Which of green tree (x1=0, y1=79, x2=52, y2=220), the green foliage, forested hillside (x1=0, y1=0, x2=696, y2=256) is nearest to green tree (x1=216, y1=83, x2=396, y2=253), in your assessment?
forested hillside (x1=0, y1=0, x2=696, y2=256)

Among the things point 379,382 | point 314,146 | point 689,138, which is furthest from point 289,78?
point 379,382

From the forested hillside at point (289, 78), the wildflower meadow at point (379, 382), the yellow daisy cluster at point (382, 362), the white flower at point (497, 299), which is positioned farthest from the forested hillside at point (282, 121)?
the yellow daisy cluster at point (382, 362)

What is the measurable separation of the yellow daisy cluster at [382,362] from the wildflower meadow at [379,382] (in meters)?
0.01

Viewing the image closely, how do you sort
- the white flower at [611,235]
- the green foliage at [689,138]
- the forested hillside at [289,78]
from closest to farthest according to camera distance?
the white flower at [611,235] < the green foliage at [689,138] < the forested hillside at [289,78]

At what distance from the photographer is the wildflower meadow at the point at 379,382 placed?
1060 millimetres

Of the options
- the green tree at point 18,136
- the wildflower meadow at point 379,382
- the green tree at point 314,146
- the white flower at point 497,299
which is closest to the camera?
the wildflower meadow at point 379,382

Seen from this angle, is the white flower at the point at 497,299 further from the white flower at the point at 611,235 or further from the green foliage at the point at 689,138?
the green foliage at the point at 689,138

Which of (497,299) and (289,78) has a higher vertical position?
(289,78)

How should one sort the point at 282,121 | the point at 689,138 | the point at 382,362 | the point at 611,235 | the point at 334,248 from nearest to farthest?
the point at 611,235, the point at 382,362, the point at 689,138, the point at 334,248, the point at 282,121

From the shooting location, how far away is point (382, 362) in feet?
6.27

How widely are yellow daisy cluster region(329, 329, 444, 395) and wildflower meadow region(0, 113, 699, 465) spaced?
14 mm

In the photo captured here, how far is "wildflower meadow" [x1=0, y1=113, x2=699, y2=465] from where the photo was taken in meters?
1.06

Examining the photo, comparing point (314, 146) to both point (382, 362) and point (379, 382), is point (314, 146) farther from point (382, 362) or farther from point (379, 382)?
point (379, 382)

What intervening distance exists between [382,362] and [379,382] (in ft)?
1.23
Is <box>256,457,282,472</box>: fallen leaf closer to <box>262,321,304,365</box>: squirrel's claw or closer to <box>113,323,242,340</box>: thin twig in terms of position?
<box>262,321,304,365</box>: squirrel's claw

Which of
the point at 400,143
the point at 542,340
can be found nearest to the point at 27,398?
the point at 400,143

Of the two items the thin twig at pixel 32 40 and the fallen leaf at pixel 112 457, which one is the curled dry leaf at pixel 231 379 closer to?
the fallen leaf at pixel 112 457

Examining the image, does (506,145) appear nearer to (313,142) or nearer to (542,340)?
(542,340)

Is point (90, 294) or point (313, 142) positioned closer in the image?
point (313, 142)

- EXERCISE DESCRIPTION -
Please format every line of the records above as a JSON list of strings, one string per line, and leave out the blank lines.

- RESPONSE TO THE TASK -
[
  "Which of green tree (x1=0, y1=79, x2=52, y2=220), the green foliage, forested hillside (x1=0, y1=0, x2=696, y2=256) is nearest to green tree (x1=216, y1=83, x2=396, y2=253), in your assessment?",
  "forested hillside (x1=0, y1=0, x2=696, y2=256)",
  "Among the things point 379,382 | point 314,146 | point 689,138, which is furthest from point 289,78?",
  "point 379,382",
  "From the forested hillside at point (289, 78), the wildflower meadow at point (379, 382), the yellow daisy cluster at point (382, 362), the white flower at point (497, 299), which is positioned farthest from the forested hillside at point (282, 121)?",
  "the yellow daisy cluster at point (382, 362)",
  "What is the measurable separation of the yellow daisy cluster at [382,362] from the wildflower meadow at [379,382] (in meters)?",
  "0.01",
  "Viewing the image closely, how do you sort",
  "- the white flower at [611,235]",
  "- the green foliage at [689,138]",
  "- the forested hillside at [289,78]",
  "from closest to farthest according to camera distance?",
  "the white flower at [611,235] < the green foliage at [689,138] < the forested hillside at [289,78]",
  "At what distance from the photographer is the wildflower meadow at the point at 379,382 placed?",
  "1060 millimetres",
  "Of the options",
  "- the green tree at point 18,136",
  "- the wildflower meadow at point 379,382",
  "- the green tree at point 314,146",
  "- the white flower at point 497,299",
  "which is closest to the camera?",
  "the wildflower meadow at point 379,382",
  "Seen from this angle, is the white flower at the point at 497,299 further from the white flower at the point at 611,235 or further from the green foliage at the point at 689,138?",
  "the green foliage at the point at 689,138",
  "Which of (497,299) and (289,78) has a higher vertical position?",
  "(289,78)",
  "How should one sort the point at 282,121 | the point at 689,138 | the point at 382,362 | the point at 611,235 | the point at 334,248 from nearest to farthest?",
  "the point at 611,235, the point at 382,362, the point at 689,138, the point at 334,248, the point at 282,121",
  "From the shooting location, how far away is point (382, 362) in feet?",
  "6.27",
  "How widely are yellow daisy cluster region(329, 329, 444, 395) and wildflower meadow region(0, 113, 699, 465) spaced?",
  "14 mm",
  "In the photo captured here, how far is \"wildflower meadow\" [x1=0, y1=113, x2=699, y2=465] from where the photo was taken in meters?",
  "1.06",
  "Examining the photo, comparing point (314, 146) to both point (382, 362) and point (379, 382), is point (314, 146) farther from point (382, 362) or farther from point (379, 382)?",
  "point (379, 382)",
  "What intervening distance exists between [382,362] and [379,382] (in ft)?",
  "1.23",
  "Is <box>256,457,282,472</box>: fallen leaf closer to <box>262,321,304,365</box>: squirrel's claw or closer to <box>113,323,242,340</box>: thin twig in terms of position?",
  "<box>262,321,304,365</box>: squirrel's claw",
  "Which of",
  "the point at 400,143",
  "the point at 542,340",
  "can be found nearest to the point at 27,398?",
  "the point at 400,143",
  "Of the two items the thin twig at pixel 32 40 and the fallen leaf at pixel 112 457, which one is the curled dry leaf at pixel 231 379 closer to?",
  "the fallen leaf at pixel 112 457",
  "Examining the image, does (506,145) appear nearer to (313,142) or nearer to (542,340)?",
  "(542,340)",
  "Is point (90, 294) or point (313, 142) positioned closer in the image?",
  "point (313, 142)"
]